## What you need to do
What is needed here is an exact copy of every entry.

-------- Record extracts

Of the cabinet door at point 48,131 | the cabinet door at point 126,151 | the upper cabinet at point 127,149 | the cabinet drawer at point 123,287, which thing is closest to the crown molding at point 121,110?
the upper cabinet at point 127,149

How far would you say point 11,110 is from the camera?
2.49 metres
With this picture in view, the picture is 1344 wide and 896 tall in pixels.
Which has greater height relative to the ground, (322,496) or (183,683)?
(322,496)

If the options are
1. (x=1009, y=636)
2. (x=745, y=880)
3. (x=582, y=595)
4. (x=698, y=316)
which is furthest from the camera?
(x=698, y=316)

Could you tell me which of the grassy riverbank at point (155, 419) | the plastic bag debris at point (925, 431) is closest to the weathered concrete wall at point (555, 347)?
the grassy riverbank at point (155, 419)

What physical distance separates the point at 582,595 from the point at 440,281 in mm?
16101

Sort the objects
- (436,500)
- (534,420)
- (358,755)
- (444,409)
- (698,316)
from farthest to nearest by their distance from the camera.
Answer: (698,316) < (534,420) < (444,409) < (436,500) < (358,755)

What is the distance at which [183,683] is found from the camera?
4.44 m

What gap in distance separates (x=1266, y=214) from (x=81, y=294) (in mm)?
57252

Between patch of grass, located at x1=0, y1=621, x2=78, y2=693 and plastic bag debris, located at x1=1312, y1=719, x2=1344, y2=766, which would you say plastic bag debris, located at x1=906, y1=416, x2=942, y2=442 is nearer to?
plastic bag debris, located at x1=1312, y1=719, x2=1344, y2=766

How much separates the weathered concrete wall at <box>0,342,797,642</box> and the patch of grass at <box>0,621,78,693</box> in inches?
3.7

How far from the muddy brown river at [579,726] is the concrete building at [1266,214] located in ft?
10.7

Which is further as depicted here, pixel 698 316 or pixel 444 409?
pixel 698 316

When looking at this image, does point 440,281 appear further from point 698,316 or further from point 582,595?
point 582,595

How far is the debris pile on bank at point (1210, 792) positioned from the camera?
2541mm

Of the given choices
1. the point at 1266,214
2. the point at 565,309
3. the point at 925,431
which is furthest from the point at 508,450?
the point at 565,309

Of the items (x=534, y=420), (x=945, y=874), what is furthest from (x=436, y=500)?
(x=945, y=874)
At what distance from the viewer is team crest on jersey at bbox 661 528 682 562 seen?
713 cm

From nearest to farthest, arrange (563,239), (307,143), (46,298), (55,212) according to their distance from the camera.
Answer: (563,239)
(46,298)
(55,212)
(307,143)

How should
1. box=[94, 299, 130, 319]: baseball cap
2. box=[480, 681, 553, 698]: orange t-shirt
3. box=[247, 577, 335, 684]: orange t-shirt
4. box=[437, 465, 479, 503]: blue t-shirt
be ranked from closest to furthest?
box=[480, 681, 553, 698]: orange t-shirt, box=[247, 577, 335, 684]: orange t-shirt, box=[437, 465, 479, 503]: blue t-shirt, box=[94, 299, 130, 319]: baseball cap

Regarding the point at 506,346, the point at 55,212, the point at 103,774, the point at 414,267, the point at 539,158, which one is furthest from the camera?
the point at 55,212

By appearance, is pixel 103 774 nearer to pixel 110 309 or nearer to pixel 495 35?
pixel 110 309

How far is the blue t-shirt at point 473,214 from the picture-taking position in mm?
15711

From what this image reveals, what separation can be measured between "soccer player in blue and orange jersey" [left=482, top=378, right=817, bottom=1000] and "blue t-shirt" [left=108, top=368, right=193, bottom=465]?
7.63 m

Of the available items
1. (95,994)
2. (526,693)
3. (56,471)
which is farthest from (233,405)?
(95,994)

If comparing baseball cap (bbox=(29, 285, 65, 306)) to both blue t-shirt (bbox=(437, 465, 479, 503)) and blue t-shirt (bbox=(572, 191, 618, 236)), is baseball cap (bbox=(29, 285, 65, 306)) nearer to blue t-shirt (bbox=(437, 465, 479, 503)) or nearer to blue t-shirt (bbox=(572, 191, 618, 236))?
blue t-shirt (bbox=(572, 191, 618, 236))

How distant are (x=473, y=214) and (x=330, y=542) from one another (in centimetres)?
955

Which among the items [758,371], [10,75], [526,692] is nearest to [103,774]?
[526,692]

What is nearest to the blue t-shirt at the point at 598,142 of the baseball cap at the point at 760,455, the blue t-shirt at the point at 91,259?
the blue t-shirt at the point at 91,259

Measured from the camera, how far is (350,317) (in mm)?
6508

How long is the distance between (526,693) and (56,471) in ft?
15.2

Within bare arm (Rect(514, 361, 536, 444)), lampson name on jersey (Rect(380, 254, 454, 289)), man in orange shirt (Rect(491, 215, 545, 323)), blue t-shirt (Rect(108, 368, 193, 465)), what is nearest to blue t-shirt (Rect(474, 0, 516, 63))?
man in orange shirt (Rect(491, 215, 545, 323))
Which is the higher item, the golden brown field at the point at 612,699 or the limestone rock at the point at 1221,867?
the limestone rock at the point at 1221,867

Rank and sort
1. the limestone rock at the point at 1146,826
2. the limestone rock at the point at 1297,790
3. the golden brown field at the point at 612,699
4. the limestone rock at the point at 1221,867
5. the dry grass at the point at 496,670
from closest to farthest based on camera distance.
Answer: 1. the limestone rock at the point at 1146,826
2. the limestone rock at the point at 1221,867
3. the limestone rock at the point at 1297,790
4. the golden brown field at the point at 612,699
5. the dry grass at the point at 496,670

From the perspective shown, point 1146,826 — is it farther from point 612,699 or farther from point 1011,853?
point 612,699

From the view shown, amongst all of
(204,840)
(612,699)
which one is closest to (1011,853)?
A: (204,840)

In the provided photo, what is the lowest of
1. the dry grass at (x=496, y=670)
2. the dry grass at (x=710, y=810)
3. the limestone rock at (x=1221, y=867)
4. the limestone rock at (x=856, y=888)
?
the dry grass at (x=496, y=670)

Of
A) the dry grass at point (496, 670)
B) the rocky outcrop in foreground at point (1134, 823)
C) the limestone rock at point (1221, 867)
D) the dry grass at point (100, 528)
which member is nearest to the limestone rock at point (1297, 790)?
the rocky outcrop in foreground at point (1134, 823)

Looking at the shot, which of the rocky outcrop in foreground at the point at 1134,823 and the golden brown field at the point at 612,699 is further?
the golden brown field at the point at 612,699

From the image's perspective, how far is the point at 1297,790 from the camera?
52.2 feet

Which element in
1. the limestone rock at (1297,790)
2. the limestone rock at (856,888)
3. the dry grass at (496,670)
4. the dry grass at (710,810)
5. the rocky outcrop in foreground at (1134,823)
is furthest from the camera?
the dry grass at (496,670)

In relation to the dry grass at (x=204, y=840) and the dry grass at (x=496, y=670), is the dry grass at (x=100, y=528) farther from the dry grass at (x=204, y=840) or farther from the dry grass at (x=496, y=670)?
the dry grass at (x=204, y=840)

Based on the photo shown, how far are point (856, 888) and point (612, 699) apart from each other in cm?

----------------

## Output
Of the cabinet door at point 48,131 | the cabinet door at point 126,151 | the upper cabinet at point 127,149 | the cabinet drawer at point 123,287, which thing is closest to the crown molding at point 121,110?
the upper cabinet at point 127,149

How far would you say point 11,110 is from the camera?
2.49 metres
With this picture in view, the picture is 1344 wide and 896 tall in pixels.
Which has greater height relative to the ground, (322,496) or (183,683)?
(322,496)

If the options are
1. (x=1009, y=636)
2. (x=745, y=880)
3. (x=582, y=595)
4. (x=698, y=316)
which is furthest from the camera?
(x=698, y=316)

Could you tell me which of the grassy riverbank at point (155, 419) | the plastic bag debris at point (925, 431) is closest to the weathered concrete wall at point (555, 347)?
the grassy riverbank at point (155, 419)

What physical distance separates the point at 582,595 from the point at 440,281 in mm?
16101

Sort the objects
- (436,500)
- (534,420)
- (358,755)
- (444,409)
- (698,316)
from farthest to nearest by their distance from the camera.
Answer: (698,316) < (534,420) < (444,409) < (436,500) < (358,755)

What is the distance at which [183,683] is found from the camera?
4.44 m

What gap in distance separates (x=1266, y=214) from (x=81, y=294) (in mm)?
57252

Between patch of grass, located at x1=0, y1=621, x2=78, y2=693 and plastic bag debris, located at x1=1312, y1=719, x2=1344, y2=766, which would you say plastic bag debris, located at x1=906, y1=416, x2=942, y2=442 is nearer to?
plastic bag debris, located at x1=1312, y1=719, x2=1344, y2=766

How much separates the weathered concrete wall at <box>0,342,797,642</box> and the patch of grass at <box>0,621,78,693</box> in inches?
3.7

How far from the muddy brown river at [579,726] is the concrete building at [1266,214] located in ft?
10.7

Which is further as depicted here, pixel 698 316 or pixel 444 409?
pixel 698 316

When looking at this image, does point 440,281 appear further from point 698,316 or further from point 582,595?
point 582,595

How far is the debris pile on bank at point (1210, 792) positioned from the camera?
2541mm

Of the given choices
1. the point at 1266,214
2. the point at 565,309
3. the point at 925,431
which is furthest from the point at 508,450?
the point at 565,309

Of the items (x=534, y=420), (x=945, y=874), what is furthest from (x=436, y=500)?
(x=945, y=874)
At what distance from the viewer is team crest on jersey at bbox 661 528 682 562 seen?
713 cm

From nearest to farthest, arrange (563,239), (307,143), (46,298), (55,212) according to their distance from the camera.
Answer: (563,239)
(46,298)
(55,212)
(307,143)

How should
1. box=[94, 299, 130, 319]: baseball cap
2. box=[480, 681, 553, 698]: orange t-shirt
3. box=[247, 577, 335, 684]: orange t-shirt
4. box=[437, 465, 479, 503]: blue t-shirt
be ranked from closest to furthest?
box=[480, 681, 553, 698]: orange t-shirt, box=[247, 577, 335, 684]: orange t-shirt, box=[437, 465, 479, 503]: blue t-shirt, box=[94, 299, 130, 319]: baseball cap

Regarding the point at 506,346, the point at 55,212, the point at 103,774, the point at 414,267, the point at 539,158, which one is furthest from the camera?
the point at 55,212

By appearance, is pixel 103 774 nearer to pixel 110 309 or nearer to pixel 495 35?
pixel 110 309

How far is the blue t-shirt at point 473,214 from the picture-taking position in mm?
15711

From what this image reveals, what separation can be measured between "soccer player in blue and orange jersey" [left=482, top=378, right=817, bottom=1000] and "blue t-shirt" [left=108, top=368, right=193, bottom=465]?
7.63 m

Of the available items
1. (95,994)
2. (526,693)
3. (56,471)
which is farthest from (233,405)?
(95,994)

If comparing baseball cap (bbox=(29, 285, 65, 306)) to both blue t-shirt (bbox=(437, 465, 479, 503)) and blue t-shirt (bbox=(572, 191, 618, 236)), is baseball cap (bbox=(29, 285, 65, 306)) nearer to blue t-shirt (bbox=(437, 465, 479, 503)) or nearer to blue t-shirt (bbox=(572, 191, 618, 236))?
blue t-shirt (bbox=(572, 191, 618, 236))

How distant are (x=473, y=214) and (x=330, y=542) from one another (in centimetres)?
955

Which among the items [758,371], [10,75], [526,692] is nearest to [103,774]?
[526,692]

What is nearest to the blue t-shirt at the point at 598,142 of the baseball cap at the point at 760,455, the blue t-shirt at the point at 91,259?
the blue t-shirt at the point at 91,259

Measured from the camera, how far is (350,317) (in mm)?
6508

How long is the distance between (526,693) and (56,471) in ft?
15.2

Within bare arm (Rect(514, 361, 536, 444)), lampson name on jersey (Rect(380, 254, 454, 289)), man in orange shirt (Rect(491, 215, 545, 323)), blue t-shirt (Rect(108, 368, 193, 465)), what is nearest to blue t-shirt (Rect(474, 0, 516, 63))?
man in orange shirt (Rect(491, 215, 545, 323))
Which is the higher item, the golden brown field at the point at 612,699 or the limestone rock at the point at 1221,867?
the limestone rock at the point at 1221,867

Rank and sort
1. the limestone rock at the point at 1146,826
2. the limestone rock at the point at 1297,790
3. the golden brown field at the point at 612,699
4. the limestone rock at the point at 1221,867
5. the dry grass at the point at 496,670
from closest to farthest based on camera distance.
Answer: 1. the limestone rock at the point at 1146,826
2. the limestone rock at the point at 1221,867
3. the limestone rock at the point at 1297,790
4. the golden brown field at the point at 612,699
5. the dry grass at the point at 496,670

From the perspective shown, point 1146,826 — is it farther from point 612,699 or farther from point 1011,853?
point 612,699

From the view shown, amongst all of
(204,840)
(612,699)
which one is closest to (1011,853)?
A: (204,840)

In the provided photo, what is the lowest of
1. the dry grass at (x=496, y=670)
2. the dry grass at (x=710, y=810)
3. the limestone rock at (x=1221, y=867)
4. the limestone rock at (x=856, y=888)
?
the dry grass at (x=496, y=670)

Of
A) the dry grass at point (496, 670)
B) the rocky outcrop in foreground at point (1134, 823)
C) the limestone rock at point (1221, 867)
D) the dry grass at point (100, 528)
which member is nearest to the limestone rock at point (1297, 790)?
the rocky outcrop in foreground at point (1134, 823)

Looking at the shot, which of the rocky outcrop in foreground at the point at 1134,823 and the golden brown field at the point at 612,699 is further?
the golden brown field at the point at 612,699

From the image's perspective, how far is the point at 1297,790 from the camera?
52.2 feet

Which element in
1. the limestone rock at (1297,790)
2. the limestone rock at (856,888)
3. the dry grass at (496,670)
4. the dry grass at (710,810)
5. the rocky outcrop in foreground at (1134,823)
is furthest from the camera?
the dry grass at (496,670)

In relation to the dry grass at (x=204, y=840) and the dry grass at (x=496, y=670), is the dry grass at (x=100, y=528) farther from the dry grass at (x=204, y=840) or farther from the dry grass at (x=496, y=670)?
the dry grass at (x=204, y=840)

Based on the photo shown, how far are point (856, 888) and point (612, 699) apart from each other in cm?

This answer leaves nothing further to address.